**TASK DIRECTIONS:**
Rewrite the material from the line containing "How far is the" through the end of the material, replacing "napkin" with "serviette" and leaving all other text unchanged.

**SUPPLIED RECORDS:**
— START —

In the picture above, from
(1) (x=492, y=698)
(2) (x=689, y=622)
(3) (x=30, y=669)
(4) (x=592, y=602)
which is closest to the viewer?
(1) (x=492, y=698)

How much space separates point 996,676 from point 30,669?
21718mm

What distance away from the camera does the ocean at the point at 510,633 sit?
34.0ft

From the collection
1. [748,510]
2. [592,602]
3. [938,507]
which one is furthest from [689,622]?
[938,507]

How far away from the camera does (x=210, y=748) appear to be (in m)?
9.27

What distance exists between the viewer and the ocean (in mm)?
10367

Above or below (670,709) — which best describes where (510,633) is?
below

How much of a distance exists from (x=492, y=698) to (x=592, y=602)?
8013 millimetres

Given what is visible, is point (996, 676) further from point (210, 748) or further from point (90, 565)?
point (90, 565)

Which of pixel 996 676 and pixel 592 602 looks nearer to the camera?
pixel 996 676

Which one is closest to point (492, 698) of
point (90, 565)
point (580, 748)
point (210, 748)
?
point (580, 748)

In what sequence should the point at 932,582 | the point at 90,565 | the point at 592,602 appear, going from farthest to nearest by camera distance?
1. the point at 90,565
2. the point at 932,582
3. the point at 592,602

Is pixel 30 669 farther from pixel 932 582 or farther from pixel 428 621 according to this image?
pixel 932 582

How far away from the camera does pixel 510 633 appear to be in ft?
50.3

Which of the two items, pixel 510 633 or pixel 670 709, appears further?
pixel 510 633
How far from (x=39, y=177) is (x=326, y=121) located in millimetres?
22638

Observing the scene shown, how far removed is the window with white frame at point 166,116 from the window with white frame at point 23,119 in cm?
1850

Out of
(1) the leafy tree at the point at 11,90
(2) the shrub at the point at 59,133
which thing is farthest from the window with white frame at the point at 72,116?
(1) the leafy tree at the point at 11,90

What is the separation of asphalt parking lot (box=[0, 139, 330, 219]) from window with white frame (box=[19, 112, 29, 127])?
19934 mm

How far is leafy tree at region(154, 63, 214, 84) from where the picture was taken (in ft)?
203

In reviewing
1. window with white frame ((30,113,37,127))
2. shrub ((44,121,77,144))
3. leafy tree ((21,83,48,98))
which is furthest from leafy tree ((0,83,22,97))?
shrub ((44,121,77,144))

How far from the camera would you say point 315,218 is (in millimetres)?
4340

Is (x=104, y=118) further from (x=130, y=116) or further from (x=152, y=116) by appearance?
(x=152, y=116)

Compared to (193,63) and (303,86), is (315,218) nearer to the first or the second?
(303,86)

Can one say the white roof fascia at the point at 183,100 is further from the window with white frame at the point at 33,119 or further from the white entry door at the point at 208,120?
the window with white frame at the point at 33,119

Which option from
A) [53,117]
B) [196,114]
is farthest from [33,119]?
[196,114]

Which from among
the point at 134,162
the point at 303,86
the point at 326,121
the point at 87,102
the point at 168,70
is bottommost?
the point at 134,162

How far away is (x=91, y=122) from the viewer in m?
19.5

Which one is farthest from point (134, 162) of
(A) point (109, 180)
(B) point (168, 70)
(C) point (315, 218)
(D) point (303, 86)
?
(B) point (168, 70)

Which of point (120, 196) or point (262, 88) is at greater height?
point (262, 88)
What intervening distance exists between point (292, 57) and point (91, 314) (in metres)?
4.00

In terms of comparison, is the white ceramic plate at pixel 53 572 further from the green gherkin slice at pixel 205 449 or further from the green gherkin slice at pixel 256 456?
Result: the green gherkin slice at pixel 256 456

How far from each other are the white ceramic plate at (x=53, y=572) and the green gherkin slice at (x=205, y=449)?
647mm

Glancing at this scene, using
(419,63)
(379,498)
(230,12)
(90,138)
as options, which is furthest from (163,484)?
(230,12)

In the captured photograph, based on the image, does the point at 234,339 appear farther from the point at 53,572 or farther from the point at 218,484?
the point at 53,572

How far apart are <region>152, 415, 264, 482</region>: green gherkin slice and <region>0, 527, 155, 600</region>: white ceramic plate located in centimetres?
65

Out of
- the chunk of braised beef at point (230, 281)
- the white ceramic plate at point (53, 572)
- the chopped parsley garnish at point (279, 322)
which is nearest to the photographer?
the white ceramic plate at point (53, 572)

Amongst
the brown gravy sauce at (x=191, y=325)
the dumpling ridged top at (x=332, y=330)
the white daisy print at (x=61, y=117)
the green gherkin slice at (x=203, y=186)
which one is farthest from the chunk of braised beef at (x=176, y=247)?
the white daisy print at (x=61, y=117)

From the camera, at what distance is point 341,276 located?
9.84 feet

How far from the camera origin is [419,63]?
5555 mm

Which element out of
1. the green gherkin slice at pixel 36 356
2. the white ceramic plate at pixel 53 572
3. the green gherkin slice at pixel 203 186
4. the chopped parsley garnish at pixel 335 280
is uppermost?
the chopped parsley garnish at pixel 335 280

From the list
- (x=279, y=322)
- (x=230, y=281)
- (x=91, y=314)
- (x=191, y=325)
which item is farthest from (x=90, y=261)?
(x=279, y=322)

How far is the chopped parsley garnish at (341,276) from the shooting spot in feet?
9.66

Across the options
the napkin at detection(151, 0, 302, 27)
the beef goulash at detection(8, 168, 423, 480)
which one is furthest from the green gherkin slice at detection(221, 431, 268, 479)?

— END —

**THE RESULT:**
How far is the chopped parsley garnish at (341,276) from the shooting spot in feet?
9.66

Across the options
the serviette at detection(151, 0, 302, 27)
the beef goulash at detection(8, 168, 423, 480)
which one is furthest from the green gherkin slice at detection(221, 431, 268, 479)?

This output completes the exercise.